Figure 5.3: Protein annotations in MAPU 2.0 based on SwissProt cross-references
If the experiment is quantitative the median quantitative data of all measured assigned peptides are taken to describe the quantitation of the protein (provided by MaxQuant output). Moreover, a further essential difference to the previous database version is the underlying programming language. The new release is exclusively based on C# and the ASP.NET technology, in order to have a shared class library, which is also used for the implementation of PHOSIDA (Chapter 4).

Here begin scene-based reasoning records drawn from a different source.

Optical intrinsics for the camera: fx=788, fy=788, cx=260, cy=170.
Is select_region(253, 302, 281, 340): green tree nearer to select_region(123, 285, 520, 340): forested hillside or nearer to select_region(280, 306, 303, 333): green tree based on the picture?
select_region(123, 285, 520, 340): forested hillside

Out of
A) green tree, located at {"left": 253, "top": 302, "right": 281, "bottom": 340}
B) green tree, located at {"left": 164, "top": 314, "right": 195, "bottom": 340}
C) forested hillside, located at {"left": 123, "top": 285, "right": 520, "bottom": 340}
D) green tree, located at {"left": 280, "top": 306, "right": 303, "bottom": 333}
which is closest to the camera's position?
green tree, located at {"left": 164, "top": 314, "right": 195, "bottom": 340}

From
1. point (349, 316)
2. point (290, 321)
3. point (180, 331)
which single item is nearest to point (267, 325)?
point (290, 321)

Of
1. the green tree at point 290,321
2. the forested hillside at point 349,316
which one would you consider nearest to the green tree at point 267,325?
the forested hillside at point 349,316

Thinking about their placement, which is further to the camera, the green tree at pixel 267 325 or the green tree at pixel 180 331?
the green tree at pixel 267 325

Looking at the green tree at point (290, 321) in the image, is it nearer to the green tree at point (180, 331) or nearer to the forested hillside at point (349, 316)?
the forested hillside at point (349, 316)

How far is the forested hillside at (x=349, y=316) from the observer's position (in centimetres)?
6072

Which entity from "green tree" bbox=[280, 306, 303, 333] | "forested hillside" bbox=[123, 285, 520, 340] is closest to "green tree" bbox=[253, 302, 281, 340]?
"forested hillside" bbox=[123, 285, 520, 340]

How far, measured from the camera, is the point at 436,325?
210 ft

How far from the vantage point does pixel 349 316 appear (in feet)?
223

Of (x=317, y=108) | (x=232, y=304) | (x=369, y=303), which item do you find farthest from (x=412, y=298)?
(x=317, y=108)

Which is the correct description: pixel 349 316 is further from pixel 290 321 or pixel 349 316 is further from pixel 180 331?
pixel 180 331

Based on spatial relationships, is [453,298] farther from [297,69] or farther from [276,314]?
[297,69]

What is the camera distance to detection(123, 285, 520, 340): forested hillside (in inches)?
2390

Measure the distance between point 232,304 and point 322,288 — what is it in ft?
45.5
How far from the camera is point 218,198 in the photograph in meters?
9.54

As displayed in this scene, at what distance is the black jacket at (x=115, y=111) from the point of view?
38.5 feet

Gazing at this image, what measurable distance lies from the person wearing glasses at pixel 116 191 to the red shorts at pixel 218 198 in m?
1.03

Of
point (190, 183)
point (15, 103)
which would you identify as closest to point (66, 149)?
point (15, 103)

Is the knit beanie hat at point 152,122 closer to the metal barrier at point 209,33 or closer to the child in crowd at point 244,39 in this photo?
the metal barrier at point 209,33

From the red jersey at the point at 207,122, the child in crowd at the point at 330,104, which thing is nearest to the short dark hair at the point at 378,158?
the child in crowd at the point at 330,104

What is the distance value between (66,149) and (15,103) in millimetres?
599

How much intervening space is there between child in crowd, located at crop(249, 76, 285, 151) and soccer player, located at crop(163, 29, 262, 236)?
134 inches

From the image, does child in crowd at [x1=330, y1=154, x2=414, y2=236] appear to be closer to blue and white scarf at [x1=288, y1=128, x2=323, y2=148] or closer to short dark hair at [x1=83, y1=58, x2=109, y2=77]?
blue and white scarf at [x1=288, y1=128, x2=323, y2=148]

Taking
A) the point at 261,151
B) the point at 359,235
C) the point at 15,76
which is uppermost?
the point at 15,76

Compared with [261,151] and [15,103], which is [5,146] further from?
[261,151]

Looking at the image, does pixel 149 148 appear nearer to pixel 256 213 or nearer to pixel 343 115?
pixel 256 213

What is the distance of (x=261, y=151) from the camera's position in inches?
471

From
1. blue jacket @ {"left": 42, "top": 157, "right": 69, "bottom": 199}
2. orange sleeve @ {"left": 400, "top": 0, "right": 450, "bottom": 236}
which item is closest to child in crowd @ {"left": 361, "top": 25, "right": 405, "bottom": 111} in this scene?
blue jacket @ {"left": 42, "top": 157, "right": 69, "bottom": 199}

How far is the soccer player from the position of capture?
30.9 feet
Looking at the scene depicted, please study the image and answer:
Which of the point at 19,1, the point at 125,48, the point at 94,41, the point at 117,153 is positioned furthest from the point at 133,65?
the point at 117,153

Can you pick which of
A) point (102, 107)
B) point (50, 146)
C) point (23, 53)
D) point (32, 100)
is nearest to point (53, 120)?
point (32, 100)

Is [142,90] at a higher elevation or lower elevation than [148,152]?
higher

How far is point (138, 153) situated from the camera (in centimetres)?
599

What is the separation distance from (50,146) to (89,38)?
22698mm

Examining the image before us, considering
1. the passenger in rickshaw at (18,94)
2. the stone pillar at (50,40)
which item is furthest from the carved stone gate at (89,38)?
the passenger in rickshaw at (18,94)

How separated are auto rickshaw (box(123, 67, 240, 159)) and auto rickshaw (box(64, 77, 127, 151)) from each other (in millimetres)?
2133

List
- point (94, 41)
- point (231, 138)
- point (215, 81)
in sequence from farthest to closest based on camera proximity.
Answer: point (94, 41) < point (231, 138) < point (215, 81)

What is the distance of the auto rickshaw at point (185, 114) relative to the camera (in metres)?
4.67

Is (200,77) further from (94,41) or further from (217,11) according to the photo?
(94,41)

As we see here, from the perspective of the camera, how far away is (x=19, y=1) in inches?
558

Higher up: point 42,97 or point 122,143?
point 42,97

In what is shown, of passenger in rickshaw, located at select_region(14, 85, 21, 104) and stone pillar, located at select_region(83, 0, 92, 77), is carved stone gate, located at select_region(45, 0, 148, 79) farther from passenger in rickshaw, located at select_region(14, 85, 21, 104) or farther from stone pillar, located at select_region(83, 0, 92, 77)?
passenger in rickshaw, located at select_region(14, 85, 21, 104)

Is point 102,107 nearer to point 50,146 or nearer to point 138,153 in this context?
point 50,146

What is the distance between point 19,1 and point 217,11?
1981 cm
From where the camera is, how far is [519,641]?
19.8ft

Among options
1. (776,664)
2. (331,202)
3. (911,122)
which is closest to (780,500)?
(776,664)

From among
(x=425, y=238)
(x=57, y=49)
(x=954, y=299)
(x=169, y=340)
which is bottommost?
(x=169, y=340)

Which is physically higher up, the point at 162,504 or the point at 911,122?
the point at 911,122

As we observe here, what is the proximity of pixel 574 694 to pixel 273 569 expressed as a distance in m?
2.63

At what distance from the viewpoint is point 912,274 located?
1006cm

Furthermore, the concepts and web applications of MAPU 2.0 and PHOSIDA are very similar. This presents a great advantage for researchers that use both our in-house proteomic database (MAPU) as well as the phosphorylation site database (PHOSIDA). The similar web design also promotes the idea to have a corportate design of our group.
Additionally, each displayed web page includes a question mark button that directs to the help section of MAPU 2.0 describing the format of the current page or exemplifying the web application guideline. These help sections are also available via the ‘background’ section of MAPU 2.0. They contain general descriptions of the experimental designs of various projects, for instance. To allow the retrieval of sub-databases that could not be established in the new concept, a link to the old database version is provided. This is the case for the organellar database as well as the red blood database, as both datasets are exclusively protein-based and therefore cannot be mapped to MAPU 2.0 due to the lack of peptide information.
100
Next, we wished to use the proteomic data to annotate the genome. We extracted all measured peptides of each proteomic dataset and reassigned the given peptide sequences to gene transcripts that are annotated in the EnsEMBL database. We linked our in-house proteomic databases with the genome database in an efficient manner via the DAS/Proserver System (Finn et al., 2007). The basic concepts are explained in Chapter 8.